Set the curve, she did, earning a master's degree and
then her doctorate in accounting from Michigan State University
in 1976 and 1988, respectively. Meanwhile, she was getting
the kind of experience public universities need today.
She was Commissioner of Revenue for the State of Michigan
and Deputy State Treasurer for the Bureau of Local Government
Services.
At Grand Valley State University and, more recently, at
the University of Michigan-Dearborn, she taught courses,
worked on various study abroad programs, and established
a warm, working relationship with academic institutions
in post-Iron Curtain Poland and Ukraine. She chaired the
accounting and taxation department, and eventually served
several roles in the Office of the Provost. Among them:
managing the $154 million budget for the Academic Affairs
Division.
All of this on-point experience sure sounded good to EMU's
Presidential Search Advisory Committee.
Martin, who with her husband also has raised three children,
said she was shocked when she received "the call" May
10 about her selection as EMU president. But she does
not deny she is a "good fit" for EMU right now.
══════════
## Requests
a) Answer these about the passage on Martin:
(i) From which university did she earn her doctorate in accounting, and in what year?
(ii) How large was the budget she managed for the Academic Affairs Division?
(iii) On what date did she receive "the call" about her selection as EMU president?
b) Reproduce the stretch of the passage on Martin from "All of this" through "EMU right now.".

## Data section
══════════
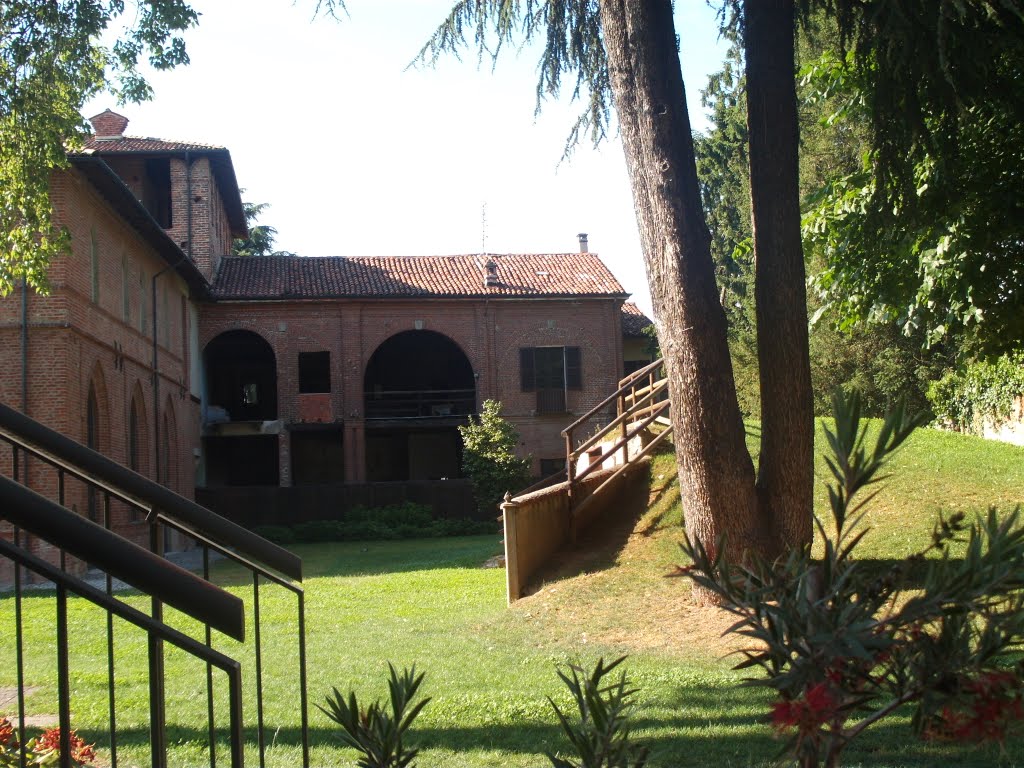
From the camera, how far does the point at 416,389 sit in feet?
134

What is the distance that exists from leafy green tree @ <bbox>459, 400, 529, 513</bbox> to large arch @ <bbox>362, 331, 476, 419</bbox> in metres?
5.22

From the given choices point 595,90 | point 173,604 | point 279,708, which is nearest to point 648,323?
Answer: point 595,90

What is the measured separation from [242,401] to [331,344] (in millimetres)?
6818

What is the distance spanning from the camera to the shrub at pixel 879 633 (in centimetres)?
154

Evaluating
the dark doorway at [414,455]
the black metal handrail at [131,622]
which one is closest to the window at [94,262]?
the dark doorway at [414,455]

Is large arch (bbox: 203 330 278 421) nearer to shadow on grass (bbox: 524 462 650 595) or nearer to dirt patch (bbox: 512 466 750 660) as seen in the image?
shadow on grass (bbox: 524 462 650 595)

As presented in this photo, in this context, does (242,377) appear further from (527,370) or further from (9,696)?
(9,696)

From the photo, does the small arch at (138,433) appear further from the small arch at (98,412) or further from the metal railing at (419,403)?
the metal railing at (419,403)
══════════
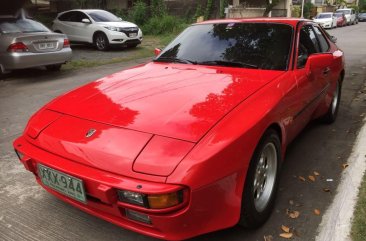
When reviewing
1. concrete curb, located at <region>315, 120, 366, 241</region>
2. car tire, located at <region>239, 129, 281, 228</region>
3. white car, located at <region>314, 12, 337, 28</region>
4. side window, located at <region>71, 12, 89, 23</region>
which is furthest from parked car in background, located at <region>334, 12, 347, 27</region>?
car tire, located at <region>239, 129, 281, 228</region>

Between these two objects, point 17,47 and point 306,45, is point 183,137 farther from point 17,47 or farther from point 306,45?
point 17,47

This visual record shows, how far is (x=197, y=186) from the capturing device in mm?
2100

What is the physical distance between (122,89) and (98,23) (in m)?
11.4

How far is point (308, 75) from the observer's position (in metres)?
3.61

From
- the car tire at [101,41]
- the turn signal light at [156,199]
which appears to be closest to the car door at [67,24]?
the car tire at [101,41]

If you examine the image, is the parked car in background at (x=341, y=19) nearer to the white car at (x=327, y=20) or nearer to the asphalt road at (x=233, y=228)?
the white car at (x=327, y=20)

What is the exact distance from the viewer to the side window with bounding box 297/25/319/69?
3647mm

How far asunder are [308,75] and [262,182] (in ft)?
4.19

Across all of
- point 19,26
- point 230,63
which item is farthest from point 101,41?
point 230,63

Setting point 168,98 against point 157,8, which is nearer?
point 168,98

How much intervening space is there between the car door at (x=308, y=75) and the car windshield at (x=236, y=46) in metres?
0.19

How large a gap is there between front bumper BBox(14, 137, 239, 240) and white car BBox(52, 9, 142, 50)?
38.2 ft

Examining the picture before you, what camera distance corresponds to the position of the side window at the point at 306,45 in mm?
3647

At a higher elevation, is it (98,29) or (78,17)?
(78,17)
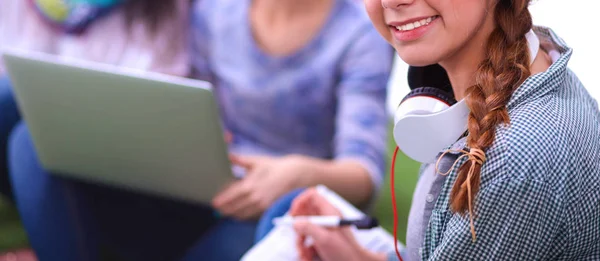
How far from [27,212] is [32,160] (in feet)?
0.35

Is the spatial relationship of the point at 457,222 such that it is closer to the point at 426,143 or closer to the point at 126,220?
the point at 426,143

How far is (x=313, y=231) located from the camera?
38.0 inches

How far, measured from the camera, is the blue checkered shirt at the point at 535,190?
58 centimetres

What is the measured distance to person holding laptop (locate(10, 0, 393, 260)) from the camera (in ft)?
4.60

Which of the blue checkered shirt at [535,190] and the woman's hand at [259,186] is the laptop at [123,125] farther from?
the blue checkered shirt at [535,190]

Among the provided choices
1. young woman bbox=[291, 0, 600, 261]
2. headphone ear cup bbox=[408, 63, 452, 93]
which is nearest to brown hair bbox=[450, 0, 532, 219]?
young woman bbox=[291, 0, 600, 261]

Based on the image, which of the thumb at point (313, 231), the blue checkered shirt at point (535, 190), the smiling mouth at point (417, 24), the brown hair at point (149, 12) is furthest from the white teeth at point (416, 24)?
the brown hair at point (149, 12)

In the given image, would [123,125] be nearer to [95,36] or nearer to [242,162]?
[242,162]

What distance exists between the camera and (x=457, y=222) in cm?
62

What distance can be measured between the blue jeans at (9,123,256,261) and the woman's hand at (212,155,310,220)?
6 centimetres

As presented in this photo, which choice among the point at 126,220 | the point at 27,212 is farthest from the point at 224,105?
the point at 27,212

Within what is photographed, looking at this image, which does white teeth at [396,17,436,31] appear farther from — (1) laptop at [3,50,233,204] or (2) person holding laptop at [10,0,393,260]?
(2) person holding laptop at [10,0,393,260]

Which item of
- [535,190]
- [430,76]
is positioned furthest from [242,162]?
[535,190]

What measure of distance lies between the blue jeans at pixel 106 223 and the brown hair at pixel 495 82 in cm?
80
══════════
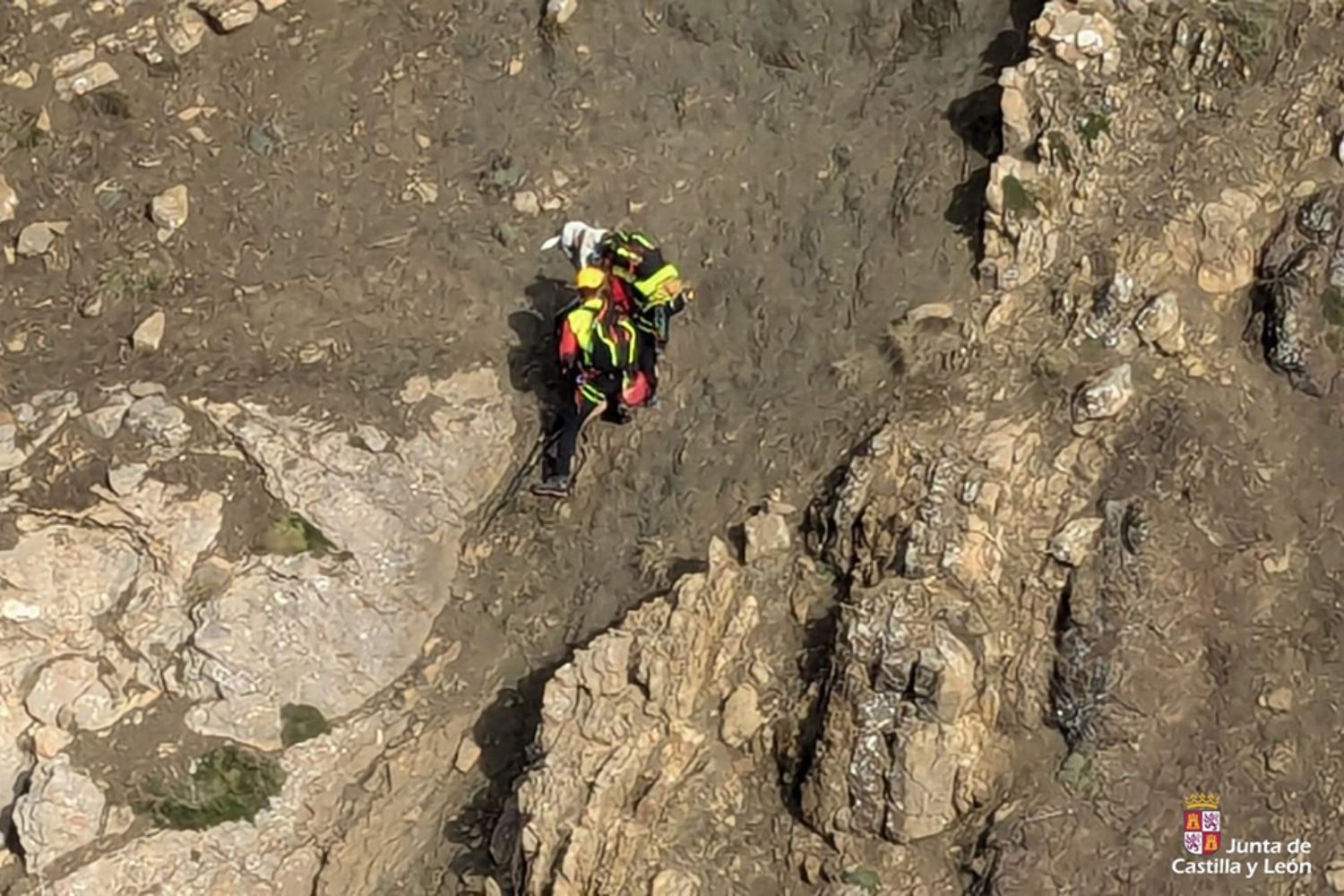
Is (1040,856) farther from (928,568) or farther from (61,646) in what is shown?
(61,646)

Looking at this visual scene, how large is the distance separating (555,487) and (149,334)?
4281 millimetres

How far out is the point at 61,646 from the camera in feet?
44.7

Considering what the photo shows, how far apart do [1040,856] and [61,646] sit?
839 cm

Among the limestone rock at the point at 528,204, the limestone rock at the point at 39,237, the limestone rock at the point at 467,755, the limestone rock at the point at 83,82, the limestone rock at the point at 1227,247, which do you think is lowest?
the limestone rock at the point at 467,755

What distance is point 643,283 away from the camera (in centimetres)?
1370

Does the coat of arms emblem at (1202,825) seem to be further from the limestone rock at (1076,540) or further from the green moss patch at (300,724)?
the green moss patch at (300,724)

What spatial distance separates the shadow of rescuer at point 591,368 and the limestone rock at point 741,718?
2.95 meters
══════════
## Answers for this exercise
a)
(i) Michigan State University, in 1988
(ii) $154 million
(iii) May 10

b)
All of this on-point experience sure sounded good to EMU's
Presidential Search Advisory Committee.
Martin, who with her husband also has raised three children,
said she was shocked when she received "the call" May
10 about her selection as EMU president. But she does
not deny she is a "good fit" for EMU right now.